Increased garbage collection, which can lead to pauses in computation.
Spilling data to disk, causing disk I/O and sorting, which leads to job stalls.

To increase the number of partitions if the stage is reading from Hadoop:

Use the repartition transformation, which triggers a shuffle.
Configure your InputFormat to create more splits.
Write the input data to HDFS with a smaller block size.

If the stage is receiving input from another stage, the transformation that triggered the stage boundary accepts a numPartitions argument:

val rdd2 = rdd1.reduceByKey(_ + _, numPartitions = X)

Determining the optimal value for X requires experimentation. Find the number of partitions in the parent dataset, and then multiply that by 1.5 until performance stops improving.

You can also calculate X using a formula, but some quantities in the formula are difficult to calculate.
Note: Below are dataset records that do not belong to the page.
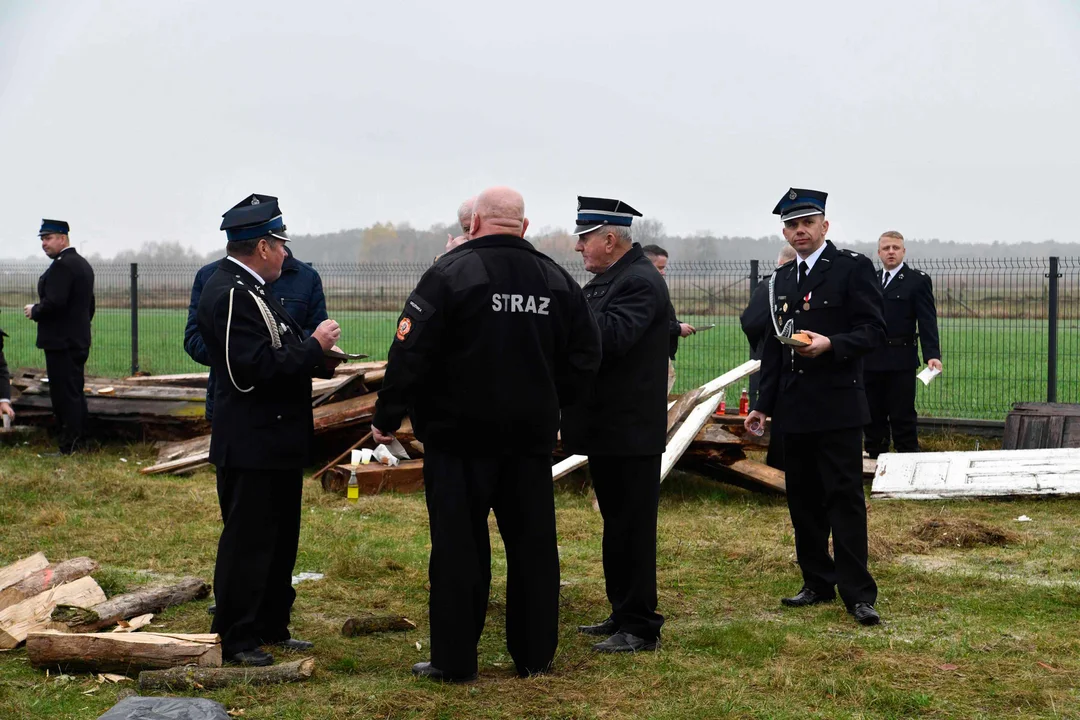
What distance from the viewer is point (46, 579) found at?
20.7 feet

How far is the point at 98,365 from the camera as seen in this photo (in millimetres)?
21547

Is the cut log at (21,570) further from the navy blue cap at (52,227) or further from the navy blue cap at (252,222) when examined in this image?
the navy blue cap at (52,227)

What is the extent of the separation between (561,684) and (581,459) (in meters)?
5.00

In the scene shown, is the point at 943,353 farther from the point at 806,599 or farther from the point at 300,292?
the point at 300,292

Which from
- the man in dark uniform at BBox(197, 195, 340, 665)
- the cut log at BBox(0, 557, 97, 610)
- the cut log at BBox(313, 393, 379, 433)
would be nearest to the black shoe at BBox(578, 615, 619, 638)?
the man in dark uniform at BBox(197, 195, 340, 665)

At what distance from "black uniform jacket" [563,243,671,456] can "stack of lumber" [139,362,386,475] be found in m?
5.27

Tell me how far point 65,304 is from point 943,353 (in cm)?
1361

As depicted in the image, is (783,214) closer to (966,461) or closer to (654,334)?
(654,334)

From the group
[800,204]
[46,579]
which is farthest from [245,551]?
[800,204]

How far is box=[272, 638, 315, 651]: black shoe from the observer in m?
5.51

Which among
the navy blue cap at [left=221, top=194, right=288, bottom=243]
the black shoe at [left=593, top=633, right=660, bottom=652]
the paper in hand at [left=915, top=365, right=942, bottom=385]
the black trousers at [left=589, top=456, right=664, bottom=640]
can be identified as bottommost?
the black shoe at [left=593, top=633, right=660, bottom=652]

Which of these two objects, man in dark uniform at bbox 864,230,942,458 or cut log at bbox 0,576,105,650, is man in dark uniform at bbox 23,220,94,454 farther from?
man in dark uniform at bbox 864,230,942,458

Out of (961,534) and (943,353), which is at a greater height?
(943,353)

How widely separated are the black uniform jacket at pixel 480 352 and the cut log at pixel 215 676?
42.8 inches
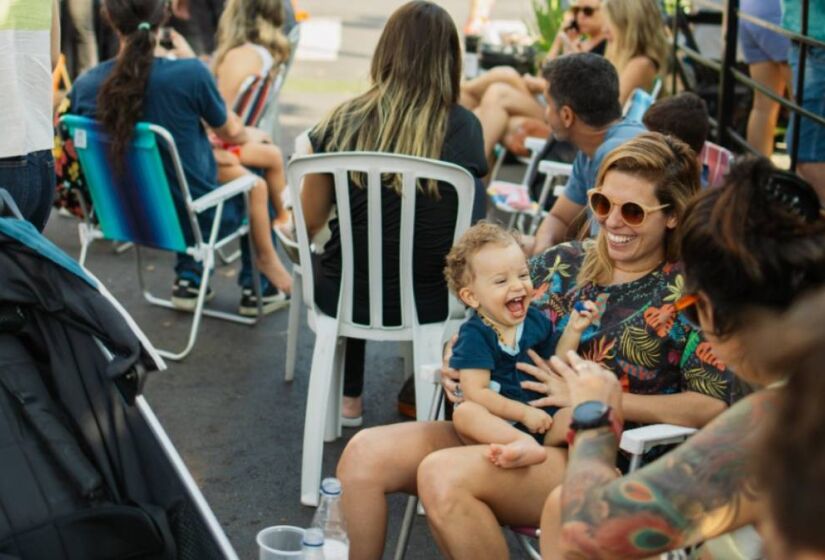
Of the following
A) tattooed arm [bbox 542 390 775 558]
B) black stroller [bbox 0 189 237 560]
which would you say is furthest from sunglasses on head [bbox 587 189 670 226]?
black stroller [bbox 0 189 237 560]

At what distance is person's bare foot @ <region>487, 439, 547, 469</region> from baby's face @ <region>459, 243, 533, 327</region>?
369mm

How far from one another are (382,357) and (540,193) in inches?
47.7

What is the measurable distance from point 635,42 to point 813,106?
1.24m

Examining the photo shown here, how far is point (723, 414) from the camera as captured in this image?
2301 mm

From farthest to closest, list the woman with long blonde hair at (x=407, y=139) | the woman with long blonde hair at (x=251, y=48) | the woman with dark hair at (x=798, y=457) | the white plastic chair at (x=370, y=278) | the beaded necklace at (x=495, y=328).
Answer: the woman with long blonde hair at (x=251, y=48) < the woman with long blonde hair at (x=407, y=139) < the white plastic chair at (x=370, y=278) < the beaded necklace at (x=495, y=328) < the woman with dark hair at (x=798, y=457)

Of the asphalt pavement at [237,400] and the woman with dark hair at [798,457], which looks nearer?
the woman with dark hair at [798,457]

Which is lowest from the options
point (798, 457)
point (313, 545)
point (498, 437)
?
point (313, 545)

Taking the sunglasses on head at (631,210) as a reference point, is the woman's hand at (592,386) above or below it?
below

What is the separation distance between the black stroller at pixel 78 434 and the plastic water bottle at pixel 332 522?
0.94ft

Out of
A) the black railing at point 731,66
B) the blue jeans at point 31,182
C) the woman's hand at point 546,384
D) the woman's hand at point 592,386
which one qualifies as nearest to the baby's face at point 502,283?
the woman's hand at point 546,384

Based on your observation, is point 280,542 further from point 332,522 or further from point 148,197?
point 148,197

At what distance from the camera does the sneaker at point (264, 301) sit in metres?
6.02

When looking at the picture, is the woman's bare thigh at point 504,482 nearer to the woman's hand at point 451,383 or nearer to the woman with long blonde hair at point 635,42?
the woman's hand at point 451,383

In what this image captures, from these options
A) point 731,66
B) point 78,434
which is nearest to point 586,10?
point 731,66
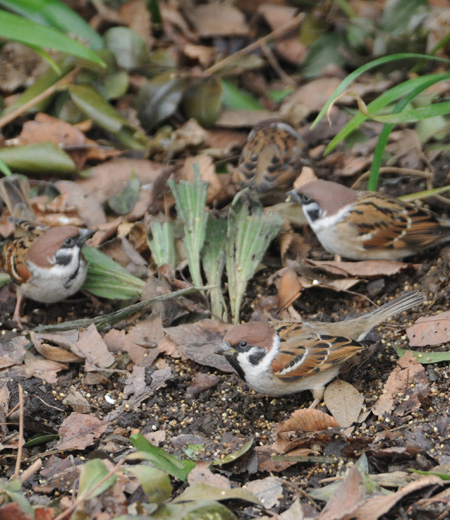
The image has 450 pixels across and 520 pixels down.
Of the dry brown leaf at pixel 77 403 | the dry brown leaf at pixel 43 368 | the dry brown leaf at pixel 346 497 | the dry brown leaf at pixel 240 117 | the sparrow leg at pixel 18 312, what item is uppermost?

The main goal is to run enough tasks so that the data destined for each task fits in the memory available to that task. The memory available to each task is:

(spark.executor.memory * spark.shuffle.memoryFraction * spark.shuffle.safetyFraction)/
spark.executor.cores

memoryFraction and safetyFraction default to 0.2 and 0.8 respectively.

The in-memory size of the total shuffle data is more difficult to determine. The closest heuristic is to find the ratio between shuffle spill memory and the shuffle spill disk for a stage that ran. Then, multiply the total shuffle write by this number. However, this can be compounded if the stage is performing a reduction:

(observed shuffle write) * (observed shuffle spill memory) * (spark.executor.cores)/
(observed shuffle spill disk) * (spark.executor.memory) * (spark.shuffle.memoryFraction) * (spark.shuffle.safetyFraction)

Then, round up slightly, because too many partitions is usually better than too few.

When in doubt, err on the side of a larger number of tasks (and thus partitions). This contrasts with recommendations for MapReduce, which unlike Spark, has a high startup overhead for tasks.